Hi thanks for the reply,ok so I need to get more co2 in there,atm I'm using marltons liquid fertz,unfortunately It seems I can't upload photos(using my phone)don't have internet,is there some way I can upload photos maybe to a website or something?thanks sorry still new to this forum still finding my way around.also how much light do you think would be good enough for my size tank.


----------



## jamnigh (Apr 24, 2013)

if you upload to photobucket you can always copy them over to here


----------



## WheeledGoat (Jan 29, 2013)

for lighting, it's going to totally depend on what plants you have. your current lighting would be ok for low light plants like val, swords, etc... it'll help a lot if you can post some pics.

co2 - I agree w/ susan - you're going to have a hard time getting up to 20-30ppm co2 on a tank of that size with DIY... but don't give up, every little bit will help. You may want to consider supplementing with "liquid co2" (it's not really liquid co2 - it's gluteraldehyde, another form of carbon that the plants can use) but that can start to get expensive and so may only be a temporary solution. Flourish Excel is a popular and expensive product. I use it occasionally. I've read many good things about API CO2 Booster - it's supposed to be the same thing but a good bit less expensive. I haven't bought any cause I haven't finished my first bottle of Excel yet.
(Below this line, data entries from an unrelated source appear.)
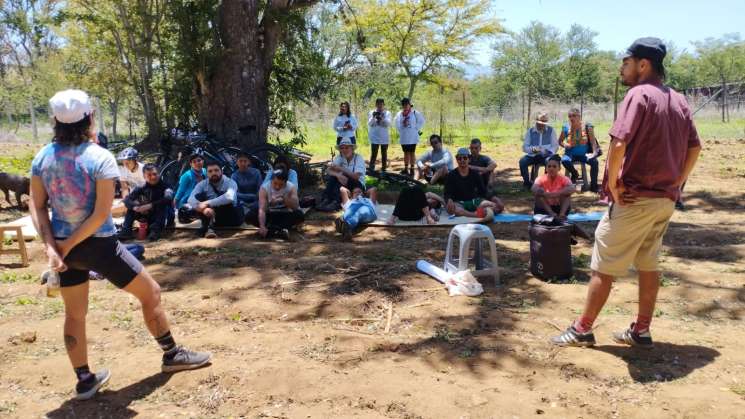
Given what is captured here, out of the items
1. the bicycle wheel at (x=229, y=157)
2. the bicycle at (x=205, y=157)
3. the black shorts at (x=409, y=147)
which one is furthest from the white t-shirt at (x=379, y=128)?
the bicycle wheel at (x=229, y=157)

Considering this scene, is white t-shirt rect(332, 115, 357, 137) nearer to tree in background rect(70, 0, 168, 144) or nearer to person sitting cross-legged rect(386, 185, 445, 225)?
tree in background rect(70, 0, 168, 144)

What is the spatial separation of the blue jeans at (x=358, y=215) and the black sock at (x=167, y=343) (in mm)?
3942

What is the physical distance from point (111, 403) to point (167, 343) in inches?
16.0

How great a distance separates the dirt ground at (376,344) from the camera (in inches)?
125

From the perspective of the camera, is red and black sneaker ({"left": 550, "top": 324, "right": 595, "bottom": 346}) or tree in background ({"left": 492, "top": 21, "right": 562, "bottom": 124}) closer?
red and black sneaker ({"left": 550, "top": 324, "right": 595, "bottom": 346})

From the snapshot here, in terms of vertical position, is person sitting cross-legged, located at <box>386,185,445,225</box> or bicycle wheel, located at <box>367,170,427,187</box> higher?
bicycle wheel, located at <box>367,170,427,187</box>

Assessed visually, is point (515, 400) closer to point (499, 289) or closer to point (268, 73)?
point (499, 289)

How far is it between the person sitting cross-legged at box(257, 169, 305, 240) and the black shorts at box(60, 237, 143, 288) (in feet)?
13.5

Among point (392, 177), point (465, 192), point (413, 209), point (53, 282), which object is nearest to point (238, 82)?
point (392, 177)

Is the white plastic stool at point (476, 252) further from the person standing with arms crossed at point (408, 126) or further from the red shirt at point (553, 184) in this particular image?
the person standing with arms crossed at point (408, 126)

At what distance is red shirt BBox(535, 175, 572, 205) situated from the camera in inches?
274

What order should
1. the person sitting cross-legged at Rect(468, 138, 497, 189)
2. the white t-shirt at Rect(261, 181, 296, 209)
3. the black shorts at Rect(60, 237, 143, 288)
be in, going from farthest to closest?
the person sitting cross-legged at Rect(468, 138, 497, 189)
the white t-shirt at Rect(261, 181, 296, 209)
the black shorts at Rect(60, 237, 143, 288)

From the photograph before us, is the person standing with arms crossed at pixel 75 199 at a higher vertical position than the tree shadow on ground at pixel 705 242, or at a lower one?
higher

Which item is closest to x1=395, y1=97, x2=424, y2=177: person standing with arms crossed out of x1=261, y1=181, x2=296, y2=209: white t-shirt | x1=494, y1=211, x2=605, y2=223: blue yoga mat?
x1=494, y1=211, x2=605, y2=223: blue yoga mat
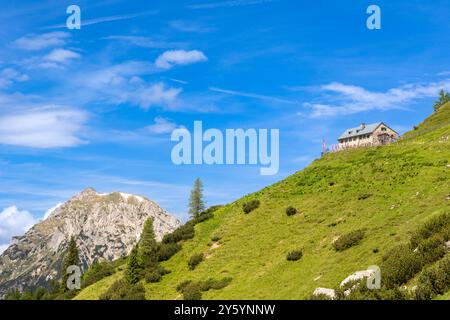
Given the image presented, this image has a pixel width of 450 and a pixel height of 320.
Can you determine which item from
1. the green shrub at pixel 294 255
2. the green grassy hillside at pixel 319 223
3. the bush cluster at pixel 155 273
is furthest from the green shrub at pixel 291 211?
the bush cluster at pixel 155 273

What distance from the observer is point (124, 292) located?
50094 millimetres

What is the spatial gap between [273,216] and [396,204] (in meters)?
18.2

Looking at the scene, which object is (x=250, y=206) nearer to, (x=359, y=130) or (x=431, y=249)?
(x=431, y=249)

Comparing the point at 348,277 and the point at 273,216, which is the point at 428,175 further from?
the point at 348,277

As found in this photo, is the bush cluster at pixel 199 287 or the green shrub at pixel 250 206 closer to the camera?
the bush cluster at pixel 199 287

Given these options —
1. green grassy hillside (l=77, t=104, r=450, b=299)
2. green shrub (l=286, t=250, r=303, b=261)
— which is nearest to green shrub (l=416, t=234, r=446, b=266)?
green grassy hillside (l=77, t=104, r=450, b=299)

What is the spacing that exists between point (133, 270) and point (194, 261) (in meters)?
8.17

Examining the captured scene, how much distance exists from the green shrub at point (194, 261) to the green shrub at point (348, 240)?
18.6m

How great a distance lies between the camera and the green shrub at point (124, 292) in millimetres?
47594

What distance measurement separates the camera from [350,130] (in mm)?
117688

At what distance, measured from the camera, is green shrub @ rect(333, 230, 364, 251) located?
39.4 meters

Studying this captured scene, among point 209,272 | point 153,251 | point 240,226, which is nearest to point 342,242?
point 209,272

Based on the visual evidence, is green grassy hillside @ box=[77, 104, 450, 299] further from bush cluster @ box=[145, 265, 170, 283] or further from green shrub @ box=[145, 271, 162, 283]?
green shrub @ box=[145, 271, 162, 283]

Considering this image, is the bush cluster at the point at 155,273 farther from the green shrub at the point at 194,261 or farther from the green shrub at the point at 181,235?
the green shrub at the point at 181,235
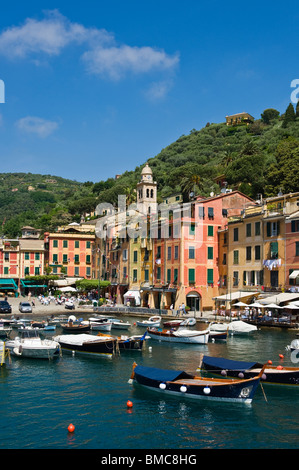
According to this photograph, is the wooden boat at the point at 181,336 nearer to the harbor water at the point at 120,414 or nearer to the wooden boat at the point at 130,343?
the wooden boat at the point at 130,343

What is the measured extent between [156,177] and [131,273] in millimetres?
75063

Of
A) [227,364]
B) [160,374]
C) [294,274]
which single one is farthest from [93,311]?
[160,374]

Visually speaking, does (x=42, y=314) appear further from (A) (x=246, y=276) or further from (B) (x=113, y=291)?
(A) (x=246, y=276)

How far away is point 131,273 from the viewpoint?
259 ft

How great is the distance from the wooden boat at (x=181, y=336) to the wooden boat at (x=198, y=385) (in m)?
16.3

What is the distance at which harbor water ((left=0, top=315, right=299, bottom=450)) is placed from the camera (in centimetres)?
1920

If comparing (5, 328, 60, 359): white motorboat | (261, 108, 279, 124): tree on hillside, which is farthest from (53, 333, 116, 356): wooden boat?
(261, 108, 279, 124): tree on hillside

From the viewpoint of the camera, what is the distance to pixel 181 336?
44.0 meters

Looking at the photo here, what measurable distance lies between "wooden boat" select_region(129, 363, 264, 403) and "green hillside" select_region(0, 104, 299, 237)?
63.3 meters

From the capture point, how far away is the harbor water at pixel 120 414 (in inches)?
756

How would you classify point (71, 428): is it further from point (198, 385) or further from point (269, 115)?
point (269, 115)

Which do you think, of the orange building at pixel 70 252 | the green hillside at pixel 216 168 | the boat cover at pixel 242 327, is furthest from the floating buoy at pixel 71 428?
the orange building at pixel 70 252

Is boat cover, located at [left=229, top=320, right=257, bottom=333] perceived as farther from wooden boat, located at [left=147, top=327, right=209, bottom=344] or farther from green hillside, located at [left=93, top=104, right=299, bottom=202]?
green hillside, located at [left=93, top=104, right=299, bottom=202]
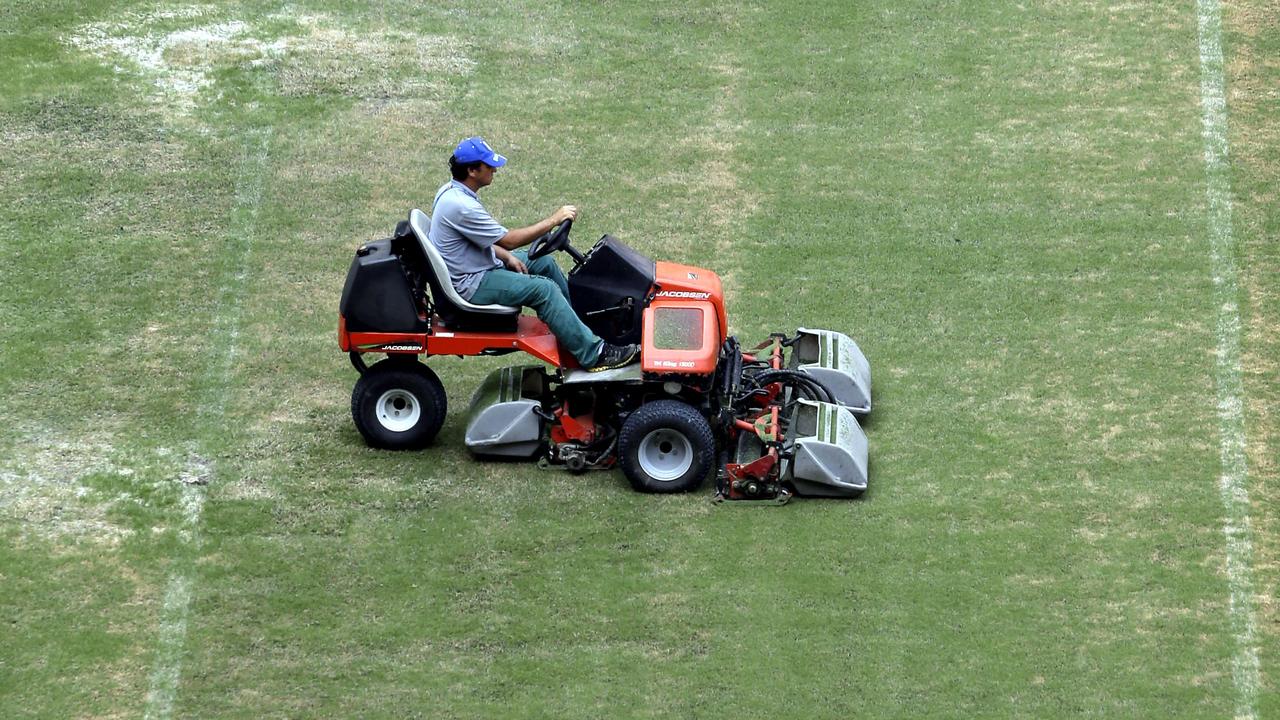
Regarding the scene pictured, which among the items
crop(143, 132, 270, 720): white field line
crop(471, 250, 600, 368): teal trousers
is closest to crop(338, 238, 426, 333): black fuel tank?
crop(471, 250, 600, 368): teal trousers

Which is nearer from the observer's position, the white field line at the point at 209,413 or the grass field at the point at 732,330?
the white field line at the point at 209,413

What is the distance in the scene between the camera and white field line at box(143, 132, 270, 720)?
10.1 metres

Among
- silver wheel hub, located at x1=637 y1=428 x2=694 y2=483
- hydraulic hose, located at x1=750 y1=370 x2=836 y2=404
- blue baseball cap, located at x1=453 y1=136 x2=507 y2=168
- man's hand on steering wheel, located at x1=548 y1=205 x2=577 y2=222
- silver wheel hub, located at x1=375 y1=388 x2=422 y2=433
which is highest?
blue baseball cap, located at x1=453 y1=136 x2=507 y2=168

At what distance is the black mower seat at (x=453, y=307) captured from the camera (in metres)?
11.8

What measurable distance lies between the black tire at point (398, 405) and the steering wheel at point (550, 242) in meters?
1.14

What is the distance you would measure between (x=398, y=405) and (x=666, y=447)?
201 centimetres

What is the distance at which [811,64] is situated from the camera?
57.9 feet

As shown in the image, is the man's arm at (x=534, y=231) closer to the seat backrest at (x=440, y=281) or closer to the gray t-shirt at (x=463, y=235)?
the gray t-shirt at (x=463, y=235)

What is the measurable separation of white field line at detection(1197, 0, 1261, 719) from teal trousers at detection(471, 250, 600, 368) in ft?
14.7

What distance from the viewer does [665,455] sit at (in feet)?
38.7

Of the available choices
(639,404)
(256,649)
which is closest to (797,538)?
(639,404)

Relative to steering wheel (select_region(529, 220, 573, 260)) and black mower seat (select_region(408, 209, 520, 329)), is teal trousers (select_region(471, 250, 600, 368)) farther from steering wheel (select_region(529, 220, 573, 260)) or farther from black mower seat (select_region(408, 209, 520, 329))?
steering wheel (select_region(529, 220, 573, 260))

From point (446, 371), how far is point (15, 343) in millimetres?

There's a whole world of fertilizers you can get into, including buying dry fertilizers and mixing your own stuff. For now, to ease into it, you might try Aqueon Plant Food.


----------



## jamnigh (Apr 24, 2013)

I personally use the API CO2 booster, decently priced, 1ml per 10 gallons once a day, so for me in a 20g tank, its not much. I have had it for 2 weeks and barely put a dent in it. A 16oz bottle has enough to treat 5,000 gallons...and its about $8.


----------



## majerah1 (Oct 29, 2010)

In my honest opinion you should bite the bullet and go pressurised. It will be cheaper for you in the long run. On a tank your size dosing any liquid carbon will end up being a huge cost in order to make the plants happy enough to thrive.


----------



## jamnigh (Apr 24, 2013)

Agreed with Bev here. It will be more cost effective going pressurized. I want to, just haven't gotten to that point yet. If you do a true pressurized setup, original cost is a little high, but upkeep is almost nothing.


----------



## aquilla101 (May 27, 2013)

Thanks for the info ill be looking for a pressurized co2 tank,I'm thinking of also getting some co2 liquid for the mean time,thanks very much for the info,I managed to find all the names of my plants,still can't upload pictures,even through photo bukkit,anyway,also would like to ask if the moss that grows on rocks in the wild,and on wet rocks,is poisonous to fish,cause I put some in my fish tank,thought maybe it would grow in there,and soon after my red dwarf gourami just dropped dead.


----------